Whether the markets are taken in by this sleight of hand remains to be seen, but, when statisticians are making comparisons in a couple of years from now, the higher growth rate will most likely be taken as gospel.
State Owned Enterprises are investing even as the private sector continues to withdraw – Reuters – China needs the private sector to step up. Residential and commercial construction continues to grow despite 718 M2 of vacant floor space. It is worth remembering that 75% of Chinese individual net worth is tied up in Real-Estate – in the US the figure is 28%. Lagarde’s second in command, David Lipton, of the IMF said China had made only “limited progress” in reducing its debt load but government bonds are near historic lows, making non-performing loans easier to extend. Back in the summer of 2014 I wrote about the importance of the housing market – Macro Letter – No 18 – 29-08-2014 – The second arrow of Likonomics and the Chinese property market, the stock market subsequently rallied but then collapsed. Now the policy of “rebalancing” seems to be taking a breather.
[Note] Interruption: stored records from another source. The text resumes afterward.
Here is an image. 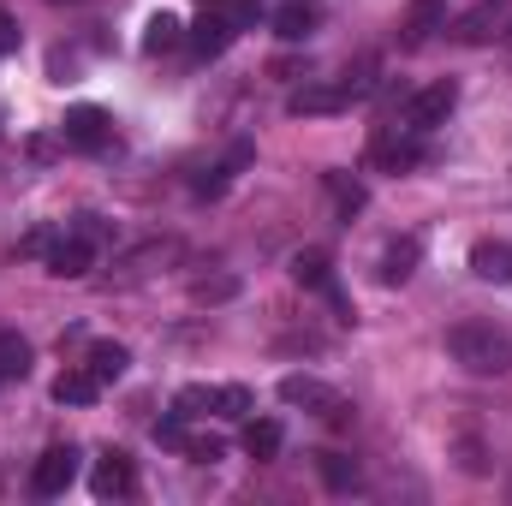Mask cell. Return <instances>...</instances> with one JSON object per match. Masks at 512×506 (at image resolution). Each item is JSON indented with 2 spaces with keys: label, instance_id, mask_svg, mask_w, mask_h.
Wrapping results in <instances>:
<instances>
[{
  "label": "cell",
  "instance_id": "7a4b0ae2",
  "mask_svg": "<svg viewBox=\"0 0 512 506\" xmlns=\"http://www.w3.org/2000/svg\"><path fill=\"white\" fill-rule=\"evenodd\" d=\"M280 399H286V405H298V411H310V417L352 423L346 393H340V387H328V381H316V376H280Z\"/></svg>",
  "mask_w": 512,
  "mask_h": 506
},
{
  "label": "cell",
  "instance_id": "d6986e66",
  "mask_svg": "<svg viewBox=\"0 0 512 506\" xmlns=\"http://www.w3.org/2000/svg\"><path fill=\"white\" fill-rule=\"evenodd\" d=\"M185 42V18H173V12H155L149 24H143V54H173Z\"/></svg>",
  "mask_w": 512,
  "mask_h": 506
},
{
  "label": "cell",
  "instance_id": "8fae6325",
  "mask_svg": "<svg viewBox=\"0 0 512 506\" xmlns=\"http://www.w3.org/2000/svg\"><path fill=\"white\" fill-rule=\"evenodd\" d=\"M340 108H352V96H346L340 84H304V90H292V102H286V114H298V120H310V114H340Z\"/></svg>",
  "mask_w": 512,
  "mask_h": 506
},
{
  "label": "cell",
  "instance_id": "d4e9b609",
  "mask_svg": "<svg viewBox=\"0 0 512 506\" xmlns=\"http://www.w3.org/2000/svg\"><path fill=\"white\" fill-rule=\"evenodd\" d=\"M185 453H191V465H221V459H227V441H221V435H191Z\"/></svg>",
  "mask_w": 512,
  "mask_h": 506
},
{
  "label": "cell",
  "instance_id": "4316f807",
  "mask_svg": "<svg viewBox=\"0 0 512 506\" xmlns=\"http://www.w3.org/2000/svg\"><path fill=\"white\" fill-rule=\"evenodd\" d=\"M233 292H239V280H233V274H221V280H197V286H191V298H197V304H227Z\"/></svg>",
  "mask_w": 512,
  "mask_h": 506
},
{
  "label": "cell",
  "instance_id": "83f0119b",
  "mask_svg": "<svg viewBox=\"0 0 512 506\" xmlns=\"http://www.w3.org/2000/svg\"><path fill=\"white\" fill-rule=\"evenodd\" d=\"M155 441H161V447H173V453H185V441H191V435H185V411L161 417V423H155Z\"/></svg>",
  "mask_w": 512,
  "mask_h": 506
},
{
  "label": "cell",
  "instance_id": "4dcf8cb0",
  "mask_svg": "<svg viewBox=\"0 0 512 506\" xmlns=\"http://www.w3.org/2000/svg\"><path fill=\"white\" fill-rule=\"evenodd\" d=\"M54 239H60V233H48V227H42V233H30V239H24V251H30V256H48V251H54Z\"/></svg>",
  "mask_w": 512,
  "mask_h": 506
},
{
  "label": "cell",
  "instance_id": "3957f363",
  "mask_svg": "<svg viewBox=\"0 0 512 506\" xmlns=\"http://www.w3.org/2000/svg\"><path fill=\"white\" fill-rule=\"evenodd\" d=\"M173 411H185V417H251V387H179Z\"/></svg>",
  "mask_w": 512,
  "mask_h": 506
},
{
  "label": "cell",
  "instance_id": "6da1fadb",
  "mask_svg": "<svg viewBox=\"0 0 512 506\" xmlns=\"http://www.w3.org/2000/svg\"><path fill=\"white\" fill-rule=\"evenodd\" d=\"M447 358L471 376H507L512 370V334L495 322H453L447 328Z\"/></svg>",
  "mask_w": 512,
  "mask_h": 506
},
{
  "label": "cell",
  "instance_id": "5b68a950",
  "mask_svg": "<svg viewBox=\"0 0 512 506\" xmlns=\"http://www.w3.org/2000/svg\"><path fill=\"white\" fill-rule=\"evenodd\" d=\"M60 137L72 143V149H108L114 143V120L96 108V102H78V108H66V120H60Z\"/></svg>",
  "mask_w": 512,
  "mask_h": 506
},
{
  "label": "cell",
  "instance_id": "cb8c5ba5",
  "mask_svg": "<svg viewBox=\"0 0 512 506\" xmlns=\"http://www.w3.org/2000/svg\"><path fill=\"white\" fill-rule=\"evenodd\" d=\"M0 376H30V346L24 340H12V334H0Z\"/></svg>",
  "mask_w": 512,
  "mask_h": 506
},
{
  "label": "cell",
  "instance_id": "4fadbf2b",
  "mask_svg": "<svg viewBox=\"0 0 512 506\" xmlns=\"http://www.w3.org/2000/svg\"><path fill=\"white\" fill-rule=\"evenodd\" d=\"M417 262H423V239H411V233L393 239L382 251V286H405V280L417 274Z\"/></svg>",
  "mask_w": 512,
  "mask_h": 506
},
{
  "label": "cell",
  "instance_id": "7402d4cb",
  "mask_svg": "<svg viewBox=\"0 0 512 506\" xmlns=\"http://www.w3.org/2000/svg\"><path fill=\"white\" fill-rule=\"evenodd\" d=\"M280 447H286V429H280L274 417H256L251 429H245V453H251V459H274Z\"/></svg>",
  "mask_w": 512,
  "mask_h": 506
},
{
  "label": "cell",
  "instance_id": "9c48e42d",
  "mask_svg": "<svg viewBox=\"0 0 512 506\" xmlns=\"http://www.w3.org/2000/svg\"><path fill=\"white\" fill-rule=\"evenodd\" d=\"M233 36H239V24H233V18H221V12H203L197 24H185V42H191V54H197V60H221V54L233 48Z\"/></svg>",
  "mask_w": 512,
  "mask_h": 506
},
{
  "label": "cell",
  "instance_id": "7c38bea8",
  "mask_svg": "<svg viewBox=\"0 0 512 506\" xmlns=\"http://www.w3.org/2000/svg\"><path fill=\"white\" fill-rule=\"evenodd\" d=\"M471 274L489 280V286H512V245L507 239H483V245H471Z\"/></svg>",
  "mask_w": 512,
  "mask_h": 506
},
{
  "label": "cell",
  "instance_id": "9a60e30c",
  "mask_svg": "<svg viewBox=\"0 0 512 506\" xmlns=\"http://www.w3.org/2000/svg\"><path fill=\"white\" fill-rule=\"evenodd\" d=\"M239 167H251V143H233V149H227V161H221V167H209V173L197 179V197H221V191L239 179Z\"/></svg>",
  "mask_w": 512,
  "mask_h": 506
},
{
  "label": "cell",
  "instance_id": "ac0fdd59",
  "mask_svg": "<svg viewBox=\"0 0 512 506\" xmlns=\"http://www.w3.org/2000/svg\"><path fill=\"white\" fill-rule=\"evenodd\" d=\"M292 280L310 286V292H328V286H334V262H328V251H316V245L298 251L292 256Z\"/></svg>",
  "mask_w": 512,
  "mask_h": 506
},
{
  "label": "cell",
  "instance_id": "603a6c76",
  "mask_svg": "<svg viewBox=\"0 0 512 506\" xmlns=\"http://www.w3.org/2000/svg\"><path fill=\"white\" fill-rule=\"evenodd\" d=\"M328 191H334V203H340V215H346V221L370 203V191H364L358 179H346V173H328Z\"/></svg>",
  "mask_w": 512,
  "mask_h": 506
},
{
  "label": "cell",
  "instance_id": "52a82bcc",
  "mask_svg": "<svg viewBox=\"0 0 512 506\" xmlns=\"http://www.w3.org/2000/svg\"><path fill=\"white\" fill-rule=\"evenodd\" d=\"M78 483V447L66 441V447H48L42 459H36V471H30V489L42 495V501H54V495H66Z\"/></svg>",
  "mask_w": 512,
  "mask_h": 506
},
{
  "label": "cell",
  "instance_id": "8992f818",
  "mask_svg": "<svg viewBox=\"0 0 512 506\" xmlns=\"http://www.w3.org/2000/svg\"><path fill=\"white\" fill-rule=\"evenodd\" d=\"M459 108V84L447 78V84H429V90H417L411 96V108H405V131H435V126H447V114Z\"/></svg>",
  "mask_w": 512,
  "mask_h": 506
},
{
  "label": "cell",
  "instance_id": "30bf717a",
  "mask_svg": "<svg viewBox=\"0 0 512 506\" xmlns=\"http://www.w3.org/2000/svg\"><path fill=\"white\" fill-rule=\"evenodd\" d=\"M90 489H96V501H120L137 489V471H131V459L120 447H108L102 459H96V477H90Z\"/></svg>",
  "mask_w": 512,
  "mask_h": 506
},
{
  "label": "cell",
  "instance_id": "277c9868",
  "mask_svg": "<svg viewBox=\"0 0 512 506\" xmlns=\"http://www.w3.org/2000/svg\"><path fill=\"white\" fill-rule=\"evenodd\" d=\"M453 36H459L465 48H489V42L512 36V0H483V6H471V12L453 24Z\"/></svg>",
  "mask_w": 512,
  "mask_h": 506
},
{
  "label": "cell",
  "instance_id": "f1b7e54d",
  "mask_svg": "<svg viewBox=\"0 0 512 506\" xmlns=\"http://www.w3.org/2000/svg\"><path fill=\"white\" fill-rule=\"evenodd\" d=\"M6 54H18V18L12 12H0V60Z\"/></svg>",
  "mask_w": 512,
  "mask_h": 506
},
{
  "label": "cell",
  "instance_id": "5bb4252c",
  "mask_svg": "<svg viewBox=\"0 0 512 506\" xmlns=\"http://www.w3.org/2000/svg\"><path fill=\"white\" fill-rule=\"evenodd\" d=\"M370 161H376V167H387V173H405V167H417V161H423V149H417V131H411V137H376Z\"/></svg>",
  "mask_w": 512,
  "mask_h": 506
},
{
  "label": "cell",
  "instance_id": "ba28073f",
  "mask_svg": "<svg viewBox=\"0 0 512 506\" xmlns=\"http://www.w3.org/2000/svg\"><path fill=\"white\" fill-rule=\"evenodd\" d=\"M96 268V245H90V233H60L54 239V251H48V274H60V280H84Z\"/></svg>",
  "mask_w": 512,
  "mask_h": 506
},
{
  "label": "cell",
  "instance_id": "ffe728a7",
  "mask_svg": "<svg viewBox=\"0 0 512 506\" xmlns=\"http://www.w3.org/2000/svg\"><path fill=\"white\" fill-rule=\"evenodd\" d=\"M310 30H316V6H310V0H286V6L274 12V36H280V42H304Z\"/></svg>",
  "mask_w": 512,
  "mask_h": 506
},
{
  "label": "cell",
  "instance_id": "484cf974",
  "mask_svg": "<svg viewBox=\"0 0 512 506\" xmlns=\"http://www.w3.org/2000/svg\"><path fill=\"white\" fill-rule=\"evenodd\" d=\"M435 18H441V12H435V0H423V6L411 12V24H405V48H417V42H429V30H435Z\"/></svg>",
  "mask_w": 512,
  "mask_h": 506
},
{
  "label": "cell",
  "instance_id": "44dd1931",
  "mask_svg": "<svg viewBox=\"0 0 512 506\" xmlns=\"http://www.w3.org/2000/svg\"><path fill=\"white\" fill-rule=\"evenodd\" d=\"M96 393H102V381L90 370H66L54 381V405H96Z\"/></svg>",
  "mask_w": 512,
  "mask_h": 506
},
{
  "label": "cell",
  "instance_id": "2e32d148",
  "mask_svg": "<svg viewBox=\"0 0 512 506\" xmlns=\"http://www.w3.org/2000/svg\"><path fill=\"white\" fill-rule=\"evenodd\" d=\"M316 471H322V483H328L334 495L364 489V471H358V459H346V453H316Z\"/></svg>",
  "mask_w": 512,
  "mask_h": 506
},
{
  "label": "cell",
  "instance_id": "1f68e13d",
  "mask_svg": "<svg viewBox=\"0 0 512 506\" xmlns=\"http://www.w3.org/2000/svg\"><path fill=\"white\" fill-rule=\"evenodd\" d=\"M203 6H215V0H203Z\"/></svg>",
  "mask_w": 512,
  "mask_h": 506
},
{
  "label": "cell",
  "instance_id": "e0dca14e",
  "mask_svg": "<svg viewBox=\"0 0 512 506\" xmlns=\"http://www.w3.org/2000/svg\"><path fill=\"white\" fill-rule=\"evenodd\" d=\"M84 370H90V376L108 387V381H120V376L131 370V352L120 346V340H96V346H90V364H84Z\"/></svg>",
  "mask_w": 512,
  "mask_h": 506
},
{
  "label": "cell",
  "instance_id": "f546056e",
  "mask_svg": "<svg viewBox=\"0 0 512 506\" xmlns=\"http://www.w3.org/2000/svg\"><path fill=\"white\" fill-rule=\"evenodd\" d=\"M262 18V0H233V24L245 30V24H256Z\"/></svg>",
  "mask_w": 512,
  "mask_h": 506
}]
</instances>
Chinese stocks, meanwhile, are cheap relative to many other markets. As at the end of June the CAPE was 12.4, PE 6.1 – the lowest of any major stock market globally, PC 3.2, PB 0.8, PS 0.6 and the dividend yield was 4.7%. Only the differential between the dividend yield and the 10 year bond yield (1.93%) looks unremarkable.
Chinese Q2 GDP data is released next week, an unnamed official suggested the PBoC might still have room to cut interest rates, although any further loosening of bank reserve requirements appears unlikely. As we head into the summer lull, Chinese stocks, especially those with an exposure to infrastructure, may offer an excellent buying opportunity.